Rhodesias and Nyasaland
In the Federation of Rhodesia and Nyasaland, race relations are as important as they are in South Africa on its southern border. This new semi-self-governing federation is directly exposed to the contagious influence of racism in South Africa. Although Europeans amount to only 3% of the population, it is the second largest “white settler” area in Africa south of the Sahara. At present it looks as if its future would depend importantly upon how fast its European leaders can prove to the Africans that the official goal of race partnership is a sincere purpose. But it will not be easy to persuade the segregation-minded whites to reverse their long-standing customs of racial aloofness.
Prime Minister Todd of Southern Rhodesia, with whom I had a number of conversations, believes that the Federation has about ten years in which to make a success—to insulate itself from South African racism and to become a workable democracy. He feels that Nyasaland, which is almost 100% black African, is the central problem because it was forced into the Federation over the opposition of its entire population to any form of association with the “white settlers” of Southern Rhodesia.
A “white settler” district is not an easy district for a liberal man like Mr. Todd to represent. His constituency contains some 600 voters—nearly all white. He estimates that one-third of them are “poor whites”. They are segregationist and anti-African—and a political road block to race partnership. One third are liberal and favor fast progress toward partnership. The middle third are easily frightened and sway from side to side. His problem is to bridge the gap between African and European thinking without losing his majority vote. If he fails he would be replaced by a less progressive [Page 33] representative, which would slow down the rate of progress toward “partnership”. That is the problem in all white settler districts, wherever they are. Their progress is conditioned by the reactions of the most unprogressive—and the danger is that this may prove too slow to keep up with African evolution.

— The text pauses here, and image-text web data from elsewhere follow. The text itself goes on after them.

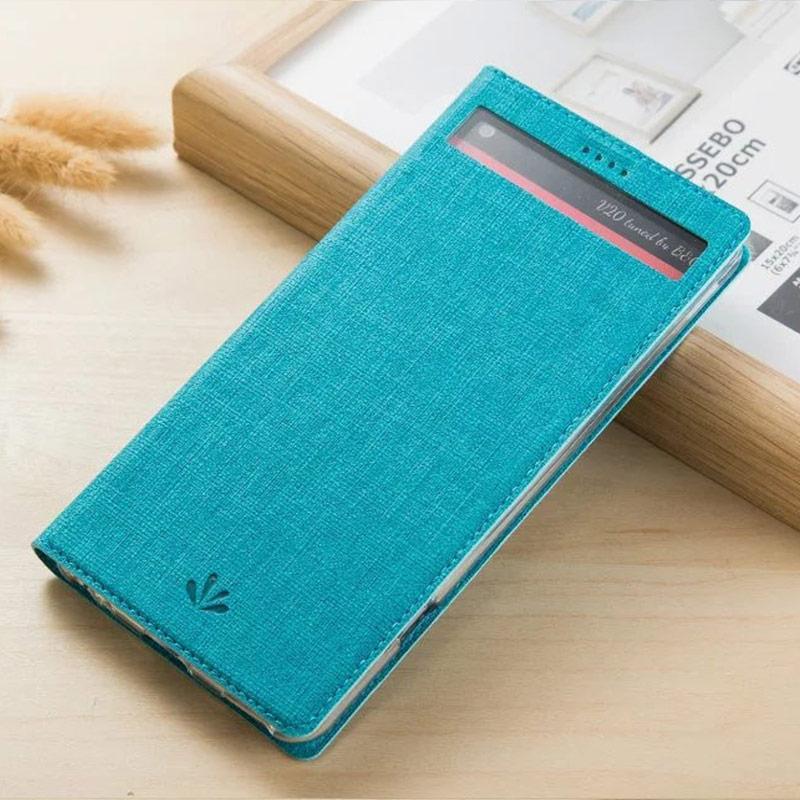 Ímã automático caso da aleta de couro para lg v20 capa vista windows função do sono caso do telefone para lg v20 tpu macio caso do telefone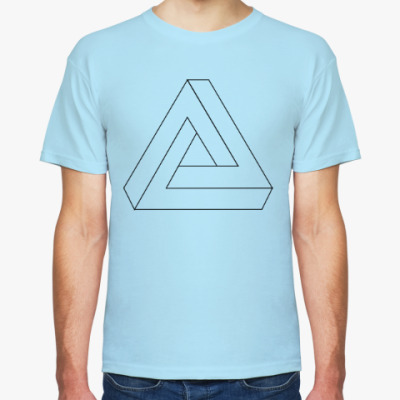 Футболка Невозможный треугольник
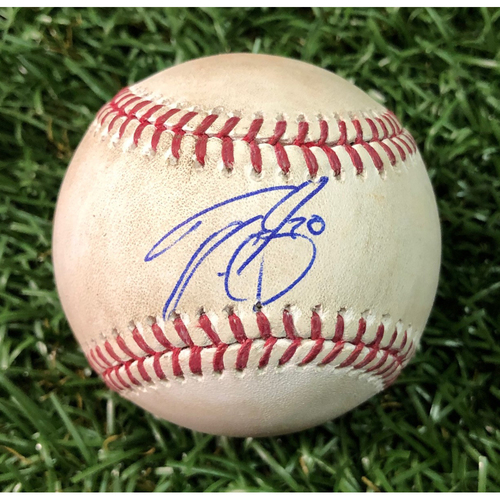 Photo of 20th Anniversary Autographed Game Used Baseball: Tyler Glasnow strikes out Kevin Pillar - September 28, 2018 v TOR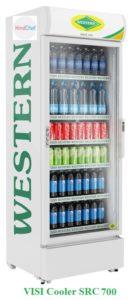 VISI Cooler SRC 700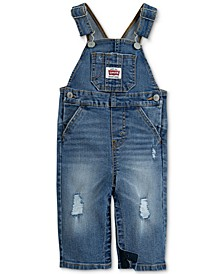 Baby Boys Denim Overalls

Another leader who has to face a “white settler” electorate is Sir Roy Welensky, who is slated to become Prime Minister of the Federation in the near future.5 As one of the principal instigators of the new Federation, he is committed to race partnership, although his political life is dependent on the votes of the white miners of Northern Rhodesia (many of whom are South African Afrikaners) whose high pay is protected by the existence of an industrial color bar, which is the very opposite of race partnership. He told me that he could not deny that Africans would one day have complete control over the affairs of the Federal Government, and he spoke of the necessity of developing the Rhodesias as a buffer state, dedicated to race partnership, which could block Afrikaner race conflict from spreading north. But while these strictly private views may sound realistic and liberal, it is difficult to see how he can provide the necessary progressive leadership with the millstone of the white miners’ union around his neck.
The hard core, conservative side of “white settler” politics is found in the views of Mr. Van Eeden6—new leader of the opposition in the Federal Assembly. His recent election to the Federal Assembly was won on a pure white state-apartheid issue. Mr. Van Eeden describes apartheid in South Africa—and his adaptation of it to the Rhodesias—as a “military movement” to protect the white man from the imminent danger of being swamped in a sea of Africans. His political success illustrates the difficulty which “white settlerism” poses for Messrs. Todd and Welensky, whose leadership depends entirely on their ability to win “white” votes.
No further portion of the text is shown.